Los alcaldes destacan el valor del intercambio de experiencias

Así lo destacan a cada momento los jefes de gobiernos locales que participan del encuentro y van tomando nota de la realidad que se vive en distintas partes de América latina y el mundo.
"Esta cumbre es una gran escuela para todos nosotros", le dijo a LA CAPITAL el vicealcalde de San José de Costa Rica, Gonzalo Ramírez Guier, quien ayer integró el panel en el que se debatió acerca de autonomía municipal.

○ ○ ○ ○ ○

Consigna 1
Responde según la nota sobre la cumbre de alcaldes:
(a) ¿Qué valor destacan los alcaldes?
(b) ¿Qué cargo ocupa Gonzalo Ramírez Guier?
(c) ¿Acerca de qué tema se debatió en el panel que él integró ayer?
Consigna 2
Repite un fragmento de la nota sobre la cumbre de alcaldes entre "Así lo destacan" y "de autonomía municipal.", ambos incluidos.

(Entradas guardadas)

○ ○ ○ ○ ○

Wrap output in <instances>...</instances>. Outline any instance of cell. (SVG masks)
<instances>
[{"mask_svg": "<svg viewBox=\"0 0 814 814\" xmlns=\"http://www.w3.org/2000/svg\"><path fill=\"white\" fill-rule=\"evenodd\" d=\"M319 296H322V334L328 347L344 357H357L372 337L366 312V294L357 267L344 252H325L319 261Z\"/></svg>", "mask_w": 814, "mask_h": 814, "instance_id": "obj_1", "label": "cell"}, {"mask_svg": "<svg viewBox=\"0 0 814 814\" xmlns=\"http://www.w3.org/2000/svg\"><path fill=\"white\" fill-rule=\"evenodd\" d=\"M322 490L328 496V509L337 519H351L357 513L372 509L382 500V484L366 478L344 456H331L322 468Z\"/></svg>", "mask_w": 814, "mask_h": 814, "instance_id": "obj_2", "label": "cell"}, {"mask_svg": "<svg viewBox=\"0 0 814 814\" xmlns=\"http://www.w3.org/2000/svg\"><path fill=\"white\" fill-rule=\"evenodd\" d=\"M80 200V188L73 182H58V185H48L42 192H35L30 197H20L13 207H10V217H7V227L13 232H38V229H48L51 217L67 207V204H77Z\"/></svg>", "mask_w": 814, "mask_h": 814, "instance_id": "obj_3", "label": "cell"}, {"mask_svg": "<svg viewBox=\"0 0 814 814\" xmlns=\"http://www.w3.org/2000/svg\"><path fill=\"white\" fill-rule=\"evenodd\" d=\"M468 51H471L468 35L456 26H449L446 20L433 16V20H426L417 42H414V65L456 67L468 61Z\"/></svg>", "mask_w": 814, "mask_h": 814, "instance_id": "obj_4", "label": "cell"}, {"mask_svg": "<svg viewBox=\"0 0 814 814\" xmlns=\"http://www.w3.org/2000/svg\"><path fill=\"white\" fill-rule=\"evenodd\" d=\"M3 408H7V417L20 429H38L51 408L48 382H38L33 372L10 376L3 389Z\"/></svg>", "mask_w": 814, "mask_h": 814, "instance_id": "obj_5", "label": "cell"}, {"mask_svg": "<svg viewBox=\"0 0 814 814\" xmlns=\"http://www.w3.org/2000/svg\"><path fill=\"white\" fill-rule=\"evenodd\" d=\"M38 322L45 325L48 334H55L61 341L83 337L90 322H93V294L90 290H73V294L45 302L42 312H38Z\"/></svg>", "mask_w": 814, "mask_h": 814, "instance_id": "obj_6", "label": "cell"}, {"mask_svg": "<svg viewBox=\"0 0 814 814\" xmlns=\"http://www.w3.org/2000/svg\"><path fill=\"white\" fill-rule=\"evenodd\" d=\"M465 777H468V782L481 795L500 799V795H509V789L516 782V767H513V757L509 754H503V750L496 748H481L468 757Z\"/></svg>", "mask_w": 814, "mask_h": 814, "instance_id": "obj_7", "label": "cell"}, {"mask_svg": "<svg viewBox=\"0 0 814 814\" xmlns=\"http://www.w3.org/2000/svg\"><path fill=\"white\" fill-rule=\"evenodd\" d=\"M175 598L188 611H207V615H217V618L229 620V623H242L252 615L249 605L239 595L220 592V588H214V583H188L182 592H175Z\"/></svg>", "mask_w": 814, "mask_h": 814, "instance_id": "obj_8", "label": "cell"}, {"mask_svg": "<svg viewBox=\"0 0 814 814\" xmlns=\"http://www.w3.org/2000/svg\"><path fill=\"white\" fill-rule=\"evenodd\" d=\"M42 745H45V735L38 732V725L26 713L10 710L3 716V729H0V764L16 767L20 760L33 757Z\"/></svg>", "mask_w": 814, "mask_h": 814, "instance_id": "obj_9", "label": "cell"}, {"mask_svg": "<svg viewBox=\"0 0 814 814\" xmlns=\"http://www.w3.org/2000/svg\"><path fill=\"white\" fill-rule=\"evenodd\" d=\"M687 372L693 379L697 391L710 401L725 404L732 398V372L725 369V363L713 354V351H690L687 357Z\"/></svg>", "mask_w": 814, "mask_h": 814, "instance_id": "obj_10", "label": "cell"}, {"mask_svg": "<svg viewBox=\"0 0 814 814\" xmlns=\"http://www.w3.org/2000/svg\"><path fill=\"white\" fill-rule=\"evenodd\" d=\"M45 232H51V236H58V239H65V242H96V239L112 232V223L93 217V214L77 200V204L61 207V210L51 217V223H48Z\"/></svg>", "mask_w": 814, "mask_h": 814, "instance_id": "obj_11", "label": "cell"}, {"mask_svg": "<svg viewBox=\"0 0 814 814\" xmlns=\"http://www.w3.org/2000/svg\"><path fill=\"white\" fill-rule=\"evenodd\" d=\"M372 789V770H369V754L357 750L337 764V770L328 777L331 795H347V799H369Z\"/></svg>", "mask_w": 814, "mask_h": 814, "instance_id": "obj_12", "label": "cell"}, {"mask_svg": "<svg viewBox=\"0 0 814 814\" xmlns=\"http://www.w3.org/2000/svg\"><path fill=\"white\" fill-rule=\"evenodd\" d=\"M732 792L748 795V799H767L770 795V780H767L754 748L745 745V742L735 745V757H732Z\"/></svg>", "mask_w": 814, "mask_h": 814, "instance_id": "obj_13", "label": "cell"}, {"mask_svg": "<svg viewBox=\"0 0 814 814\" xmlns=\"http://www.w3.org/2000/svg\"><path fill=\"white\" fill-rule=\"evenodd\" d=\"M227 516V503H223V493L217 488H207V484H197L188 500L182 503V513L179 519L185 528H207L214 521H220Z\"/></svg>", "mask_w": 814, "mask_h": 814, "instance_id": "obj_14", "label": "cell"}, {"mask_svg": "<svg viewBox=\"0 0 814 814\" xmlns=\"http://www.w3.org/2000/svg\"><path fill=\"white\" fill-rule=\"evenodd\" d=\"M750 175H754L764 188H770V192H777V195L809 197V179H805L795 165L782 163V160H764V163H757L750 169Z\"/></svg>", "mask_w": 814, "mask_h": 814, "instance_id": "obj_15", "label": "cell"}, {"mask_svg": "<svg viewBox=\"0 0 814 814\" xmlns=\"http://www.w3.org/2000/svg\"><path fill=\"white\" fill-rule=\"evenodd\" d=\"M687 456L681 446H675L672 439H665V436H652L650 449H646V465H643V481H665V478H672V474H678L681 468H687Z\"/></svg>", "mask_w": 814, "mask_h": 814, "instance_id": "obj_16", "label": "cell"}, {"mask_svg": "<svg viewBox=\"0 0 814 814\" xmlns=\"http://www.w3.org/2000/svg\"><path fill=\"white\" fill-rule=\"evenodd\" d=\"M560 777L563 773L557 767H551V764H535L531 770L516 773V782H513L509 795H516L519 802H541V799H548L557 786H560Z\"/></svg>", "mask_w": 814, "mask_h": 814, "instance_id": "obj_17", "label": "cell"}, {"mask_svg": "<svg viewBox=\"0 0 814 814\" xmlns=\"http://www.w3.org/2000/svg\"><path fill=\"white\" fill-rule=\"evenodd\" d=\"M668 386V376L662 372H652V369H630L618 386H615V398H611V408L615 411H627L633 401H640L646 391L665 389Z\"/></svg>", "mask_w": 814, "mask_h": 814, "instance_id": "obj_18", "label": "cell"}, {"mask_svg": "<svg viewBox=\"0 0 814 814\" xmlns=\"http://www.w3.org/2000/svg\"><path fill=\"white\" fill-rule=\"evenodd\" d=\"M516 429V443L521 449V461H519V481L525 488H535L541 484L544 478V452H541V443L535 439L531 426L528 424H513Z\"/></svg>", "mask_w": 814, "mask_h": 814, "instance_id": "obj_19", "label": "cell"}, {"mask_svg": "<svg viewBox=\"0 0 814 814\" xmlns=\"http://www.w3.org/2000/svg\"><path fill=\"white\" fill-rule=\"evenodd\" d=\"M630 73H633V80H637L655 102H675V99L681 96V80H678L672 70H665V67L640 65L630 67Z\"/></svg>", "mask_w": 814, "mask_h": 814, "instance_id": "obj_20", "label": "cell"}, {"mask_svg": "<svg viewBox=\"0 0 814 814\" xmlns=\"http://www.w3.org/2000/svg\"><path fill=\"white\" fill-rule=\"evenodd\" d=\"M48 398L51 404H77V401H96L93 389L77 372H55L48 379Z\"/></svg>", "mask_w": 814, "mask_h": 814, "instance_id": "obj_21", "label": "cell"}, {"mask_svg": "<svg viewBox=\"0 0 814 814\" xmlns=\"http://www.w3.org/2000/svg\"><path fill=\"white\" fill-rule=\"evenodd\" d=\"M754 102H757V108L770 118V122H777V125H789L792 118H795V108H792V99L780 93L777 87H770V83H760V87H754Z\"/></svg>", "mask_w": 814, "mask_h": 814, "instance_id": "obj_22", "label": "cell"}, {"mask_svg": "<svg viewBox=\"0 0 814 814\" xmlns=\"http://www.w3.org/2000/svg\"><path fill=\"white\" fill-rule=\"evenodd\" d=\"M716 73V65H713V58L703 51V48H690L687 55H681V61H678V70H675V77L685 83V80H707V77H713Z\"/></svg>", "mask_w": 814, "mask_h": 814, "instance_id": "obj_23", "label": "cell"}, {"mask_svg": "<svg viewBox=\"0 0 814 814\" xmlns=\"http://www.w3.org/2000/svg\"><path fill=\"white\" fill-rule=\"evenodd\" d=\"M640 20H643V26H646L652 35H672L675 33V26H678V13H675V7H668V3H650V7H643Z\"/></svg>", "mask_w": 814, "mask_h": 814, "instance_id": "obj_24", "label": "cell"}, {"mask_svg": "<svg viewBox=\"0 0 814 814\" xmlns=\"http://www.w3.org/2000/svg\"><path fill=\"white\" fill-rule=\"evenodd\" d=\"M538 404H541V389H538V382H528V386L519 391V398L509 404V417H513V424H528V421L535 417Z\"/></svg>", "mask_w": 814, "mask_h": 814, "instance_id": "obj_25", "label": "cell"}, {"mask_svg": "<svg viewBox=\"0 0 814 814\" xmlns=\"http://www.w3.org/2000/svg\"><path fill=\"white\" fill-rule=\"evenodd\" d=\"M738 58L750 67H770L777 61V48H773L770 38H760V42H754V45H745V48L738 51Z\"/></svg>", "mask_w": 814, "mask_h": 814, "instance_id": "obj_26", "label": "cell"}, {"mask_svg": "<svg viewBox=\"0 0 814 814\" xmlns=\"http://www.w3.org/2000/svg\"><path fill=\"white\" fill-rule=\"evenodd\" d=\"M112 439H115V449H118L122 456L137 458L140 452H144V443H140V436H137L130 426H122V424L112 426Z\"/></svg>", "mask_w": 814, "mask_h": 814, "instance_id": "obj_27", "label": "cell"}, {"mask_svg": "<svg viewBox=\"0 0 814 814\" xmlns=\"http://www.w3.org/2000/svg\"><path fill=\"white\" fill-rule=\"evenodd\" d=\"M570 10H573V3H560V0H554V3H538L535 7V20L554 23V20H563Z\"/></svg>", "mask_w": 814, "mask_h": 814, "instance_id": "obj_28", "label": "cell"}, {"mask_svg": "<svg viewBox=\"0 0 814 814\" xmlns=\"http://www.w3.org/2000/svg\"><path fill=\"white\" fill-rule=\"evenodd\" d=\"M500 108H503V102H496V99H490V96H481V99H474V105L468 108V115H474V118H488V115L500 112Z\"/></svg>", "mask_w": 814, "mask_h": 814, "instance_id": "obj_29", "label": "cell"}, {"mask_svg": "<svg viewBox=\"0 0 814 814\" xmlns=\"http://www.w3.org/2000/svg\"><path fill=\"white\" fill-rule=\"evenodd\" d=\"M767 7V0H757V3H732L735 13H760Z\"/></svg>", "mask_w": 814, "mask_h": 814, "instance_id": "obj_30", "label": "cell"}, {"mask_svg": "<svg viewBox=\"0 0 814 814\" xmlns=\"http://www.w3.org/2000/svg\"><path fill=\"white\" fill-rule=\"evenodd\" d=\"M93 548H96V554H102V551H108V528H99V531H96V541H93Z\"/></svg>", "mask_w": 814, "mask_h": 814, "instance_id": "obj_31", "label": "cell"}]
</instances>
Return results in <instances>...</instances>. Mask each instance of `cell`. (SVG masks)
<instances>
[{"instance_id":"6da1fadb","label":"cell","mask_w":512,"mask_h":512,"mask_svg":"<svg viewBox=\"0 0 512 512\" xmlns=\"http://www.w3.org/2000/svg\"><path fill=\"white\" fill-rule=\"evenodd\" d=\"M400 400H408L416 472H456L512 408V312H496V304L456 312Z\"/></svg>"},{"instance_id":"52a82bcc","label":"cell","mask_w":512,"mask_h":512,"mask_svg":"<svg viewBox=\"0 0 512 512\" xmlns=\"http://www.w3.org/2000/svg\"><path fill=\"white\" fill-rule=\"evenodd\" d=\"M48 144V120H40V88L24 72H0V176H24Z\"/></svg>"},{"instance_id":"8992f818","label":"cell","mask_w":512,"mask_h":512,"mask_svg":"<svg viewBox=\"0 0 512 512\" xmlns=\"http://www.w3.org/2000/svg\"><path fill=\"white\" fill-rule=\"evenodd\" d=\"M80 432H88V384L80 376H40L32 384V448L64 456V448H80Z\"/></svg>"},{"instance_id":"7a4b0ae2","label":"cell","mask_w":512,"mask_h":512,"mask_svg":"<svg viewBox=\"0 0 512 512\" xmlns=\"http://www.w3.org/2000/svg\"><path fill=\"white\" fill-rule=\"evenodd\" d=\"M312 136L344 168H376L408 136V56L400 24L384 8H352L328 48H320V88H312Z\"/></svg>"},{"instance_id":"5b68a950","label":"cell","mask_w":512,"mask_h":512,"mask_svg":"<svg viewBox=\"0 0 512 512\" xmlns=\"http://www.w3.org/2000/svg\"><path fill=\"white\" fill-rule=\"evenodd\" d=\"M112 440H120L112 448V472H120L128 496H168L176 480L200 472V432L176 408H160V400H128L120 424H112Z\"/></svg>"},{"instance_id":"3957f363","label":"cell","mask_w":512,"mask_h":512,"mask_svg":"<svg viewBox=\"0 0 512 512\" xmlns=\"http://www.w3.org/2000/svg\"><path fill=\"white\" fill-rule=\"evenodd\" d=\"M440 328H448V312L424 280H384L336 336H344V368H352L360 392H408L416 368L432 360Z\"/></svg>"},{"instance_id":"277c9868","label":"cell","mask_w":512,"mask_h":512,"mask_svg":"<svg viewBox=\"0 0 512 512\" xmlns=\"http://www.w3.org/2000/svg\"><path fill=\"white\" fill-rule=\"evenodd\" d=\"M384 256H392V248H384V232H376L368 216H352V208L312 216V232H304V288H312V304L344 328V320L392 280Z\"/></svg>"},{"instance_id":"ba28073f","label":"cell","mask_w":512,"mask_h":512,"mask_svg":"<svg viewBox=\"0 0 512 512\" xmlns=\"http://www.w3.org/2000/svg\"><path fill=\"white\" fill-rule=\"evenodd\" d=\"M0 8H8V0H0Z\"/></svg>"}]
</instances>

○ ○ ○ ○ ○

Respuesta 1
(a) El valor del intercambio de experiencias.
(b) Es vicealcalde de San José de Costa Rica.
(c) Acerca de autonomía municipal.

Respuesta 2
Así lo destacan a cada momento los jefes de gobiernos locales que participan del encuentro y van tomando nota de la realidad que se vive en distintas partes de América latina y el mundo.
"Esta cumbre es una gran escuela para todos nosotros", le dijo a LA CAPITAL el vicealcalde de San José de Costa Rica, Gonzalo Ramírez Guier, quien ayer integró el panel en el que se debatió acerca de autonomía municipal.